As a biography, Vieweg’s book has two goals. The first, in which it largely succeeds, is to dispel any lingering perception that Hegel’s philosophy is a theoretical apology for the Prussian restoration. Vieweg shows clearly and plainly that, unlike erstwhile revolutionary sympathizers like Kleist and Beethoven, Hegel never took a conservative turn. Even as a functionary of the Prussian state he advocated on behalf of his students, Karl Ulrich, Leopold von Henning and Gustav Asverus, who had been charged with taking part in revolutionary activity, Asverus with high treason. As a presumed sympathizer of the French Revolution, Hegel’s mail was read by the Prussian censor and he was trailed by the secret police. On the other hand, the revolutionary aspect of Hegel’s character was more intellectual than practical. He knew well that advancing his thought required the suave handling of censors, university rectors and aristocratic patrons. Of the two camps of ‘German genius’—those with the necessary social skills and institutional dexterity to successfully navigate the interpersonal networks and political currents of German cultural life (Goethe, Schiller, Schelling), and those too stubborn, idiosyncratic, or just too mad to do so (Hölderlin, Kleist)—Hegel clearly belonged to the former. It is in its second goal, to show that it was Hegel’s life-loving nature, his drinking, his womanizing, his illegitimate-son-having, his card-playing, and his friendships that enabled him to break through the abstraction of post-Kantian thought, that Der Philosoph der Freiheit stumbles. Hegel’s thought was designed precisely to absorb biography into philosophy, and not the other way around. In the Hegelian system personality is reserved for concepts (‘Spirit’, ‘Virtue’, ‘the Unhappy Consciousness’) and not for individuals. Consequently, the biographical and philosophical passages in Der Philosoph der Freiheit never quite coalesce. Vieweg’s Hegel remains a proper name, a cipher, a philosophical effect, a nodule in the larger constellation of thought that was German Idealism.

In fact, despite its biographical interest, the book’s most substantial contributions to the popular picture of Hegel are intellectual-historical. Most illuminating here is the early chapter on the Tübinger Stift, which offers the reader a glimpse of the enlightened despotism—scarcely distinguishable from the regular kind—that produced the German Idealists. Together with its sister school, the Hohe Karlsschule, Schiller’s alma mater, the seminary sought to turn potentially destabilizing intellectual and political currents to the advantage of the aristocratic ruling class by training an enlightened curia free of the tangled loyalties of noble kinship.
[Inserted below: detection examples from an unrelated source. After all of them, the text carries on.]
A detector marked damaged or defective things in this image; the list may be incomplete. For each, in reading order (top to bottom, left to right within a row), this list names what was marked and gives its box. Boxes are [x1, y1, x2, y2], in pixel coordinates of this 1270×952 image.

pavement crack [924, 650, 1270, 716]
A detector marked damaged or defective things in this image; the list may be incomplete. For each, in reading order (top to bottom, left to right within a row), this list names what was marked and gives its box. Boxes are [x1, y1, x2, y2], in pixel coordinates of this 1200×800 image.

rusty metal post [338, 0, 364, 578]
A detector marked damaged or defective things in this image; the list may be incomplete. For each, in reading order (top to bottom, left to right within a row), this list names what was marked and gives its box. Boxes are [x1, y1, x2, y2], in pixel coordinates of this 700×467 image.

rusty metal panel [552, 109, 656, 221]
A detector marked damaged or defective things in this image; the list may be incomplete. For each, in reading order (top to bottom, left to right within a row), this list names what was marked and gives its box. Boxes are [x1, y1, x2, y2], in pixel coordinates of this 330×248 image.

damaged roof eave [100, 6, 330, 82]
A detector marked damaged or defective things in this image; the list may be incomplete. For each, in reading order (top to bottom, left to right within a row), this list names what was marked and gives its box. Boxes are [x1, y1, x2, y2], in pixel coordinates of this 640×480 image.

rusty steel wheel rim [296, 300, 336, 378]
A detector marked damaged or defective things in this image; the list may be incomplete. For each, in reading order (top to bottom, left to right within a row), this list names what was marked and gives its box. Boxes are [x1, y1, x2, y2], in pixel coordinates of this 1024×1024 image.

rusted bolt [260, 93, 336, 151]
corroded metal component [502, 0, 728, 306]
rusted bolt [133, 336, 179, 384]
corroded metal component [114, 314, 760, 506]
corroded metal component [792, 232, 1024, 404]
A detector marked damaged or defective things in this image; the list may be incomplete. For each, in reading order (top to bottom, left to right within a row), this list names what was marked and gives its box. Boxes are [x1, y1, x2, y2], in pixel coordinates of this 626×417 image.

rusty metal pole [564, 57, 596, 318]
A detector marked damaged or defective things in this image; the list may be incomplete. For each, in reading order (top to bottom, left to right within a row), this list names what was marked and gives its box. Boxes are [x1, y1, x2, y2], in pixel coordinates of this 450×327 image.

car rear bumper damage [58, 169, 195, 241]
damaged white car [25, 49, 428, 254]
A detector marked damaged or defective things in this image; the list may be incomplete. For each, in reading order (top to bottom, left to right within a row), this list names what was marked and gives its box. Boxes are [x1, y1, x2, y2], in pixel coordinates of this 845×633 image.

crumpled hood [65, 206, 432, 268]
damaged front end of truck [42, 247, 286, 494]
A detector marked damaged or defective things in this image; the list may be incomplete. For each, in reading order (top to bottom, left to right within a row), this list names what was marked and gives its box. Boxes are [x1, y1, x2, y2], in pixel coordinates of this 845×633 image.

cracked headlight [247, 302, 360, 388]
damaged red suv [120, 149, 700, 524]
Hegel and his classmates were schooled in Greek and Latin; the literature and philosophy of antiquity; the rationalist philosophy of the seventeenth century, including Spinoza, still politically and theologically radioactive at the time; political economy and statecraft; and modern literature—even Schiller, who had himself been jailed by the Duke fifteen years earlier for leaving his regimental post to attend the first performance of The Robbers. Hegel absorbed this knowledge while living in what Isaac Sinclair, his friend and fellow seminarian, called ‘a slave galley’, a miserable environment of cramped quarters, scant communal meals, moralizing sermons, compulsory group prayer, informants and spies, where Enlightenment spirit was fused to reactionary impulse. What Hegel ultimately learned there was the art of abstracting political questions into religious and metaphysical ones. The seminary also permanently lodged Lutheran Christianity and the state into the centre of his thought, tying freedom to obedience and individuality to belonging. Like many success stories, Hegel was first a victim of the institutional structure in which he would later triumph.